As is clear from Table 1, the SMC obtained by using the resin composition according to the present invention can obtain a molded product without voids and blisters without degassing at the time of molding like the conventional SMC. It was also confirmed that the molding shrinkage ratio was small. In addition, Example 1 shows that these effects can be achieved only based on a combination of a liquid resol type phenol resin produced using triethylamine as a catalyst and triacetin (aliphatic carboxylic acid ester).
And Comparative Example 2 were confirmed. In addition, S of the present invention
It was also confirmed that MC had an odor at the time of molding, which was as weak as conventional SMC.

[0034]

According to the resin composition for a composite material according to the present invention, it is possible to provide a good molded product which does not cause voids or swelling even without degassing as in the prior art.
Further, it is possible to provide a molded product having a molding shrinkage smaller than that of the prior art. Further, various effects such as the odor at the time of molding being reduced to a level not inferior to the prior art are exhibited. Also,
The molding material obtained by using the composition of the present invention having such an effect, particularly the molding material, can contribute to the improvement of productivity by simplifying the molding operation without contaminating the working environment, and can further reduce the molding shrinkage. Because we can provide small molded products,
It is useful in the molding field where strict dimensional accuracy is required, and its industrial value is extremely high.
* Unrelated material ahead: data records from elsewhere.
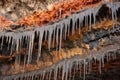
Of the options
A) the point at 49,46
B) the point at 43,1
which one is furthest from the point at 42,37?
the point at 43,1

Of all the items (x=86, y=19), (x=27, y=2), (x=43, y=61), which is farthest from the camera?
(x=27, y=2)

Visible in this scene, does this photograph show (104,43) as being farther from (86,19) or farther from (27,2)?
(27,2)

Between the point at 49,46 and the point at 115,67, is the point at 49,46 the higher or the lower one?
the higher one

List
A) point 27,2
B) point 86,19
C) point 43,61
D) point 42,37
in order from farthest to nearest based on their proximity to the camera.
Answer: point 27,2 < point 43,61 < point 42,37 < point 86,19

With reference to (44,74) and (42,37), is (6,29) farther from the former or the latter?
(44,74)

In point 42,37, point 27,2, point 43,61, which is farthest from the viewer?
point 27,2

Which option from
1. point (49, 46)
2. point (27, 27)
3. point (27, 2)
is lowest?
point (49, 46)

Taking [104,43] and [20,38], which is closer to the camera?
[104,43]

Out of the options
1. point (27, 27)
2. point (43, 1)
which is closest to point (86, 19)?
point (27, 27)

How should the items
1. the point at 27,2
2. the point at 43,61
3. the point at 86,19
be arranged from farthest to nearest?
the point at 27,2
the point at 43,61
the point at 86,19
Continuation of the front page (51) Int.Cl. ⁷ identification code FI C08K 7/02 C08K 7/02 (56) References JP-A-50-84690 (JP, A) JP-A-49-16793 (JP, A) JP-A-4-249543 (JP, A) JP-A-4-320442 (JP, A) JP-A-7-138450 (JP, A) JP-A-7-178507 (JP, A) JP-A-5-23788 (JP, A) JP-A-6-179040 (JP, A) JP-A-61-168574 (JP, A) JP-A-58-154433 (JP, A) JP-A-57-186 (JP, A) JP-A-6-239948 (JP, A) JP-A-53-94565 (JP, A) Holzforschung, 48 [2] (1994), p. 150-156J. Appl. Polym. Sc i. , 49 [12] (1993), p. 2157− 2170 (58) Fields investigated (Int.Cl. ⁷ , DB name) C08L 61/04-61/16 C08G 8/00-8/38 C08J 5/04-5/10 C08J 5/24 B29B 11 / 16 B29B 15/08-15/14 CA (STN) REGISTRY (STN)

Claims (4)

(57) [Claims] 1. A liquid resol-type phenol resin produced using a tertiary amine as a catalyst , triacetin and / or
A resin composition for a composite material comprising ethylene glycol diacetate . 2. The resin composition according to claim 1, wherein the tertiary amine is triethylamine. 3. A molding material comprising the resin composition according to claim 1 or 2 and fibers. 4. A molding material comprising the resin composition according to claim 1 or 2 , a fiber, a filler and a thickener.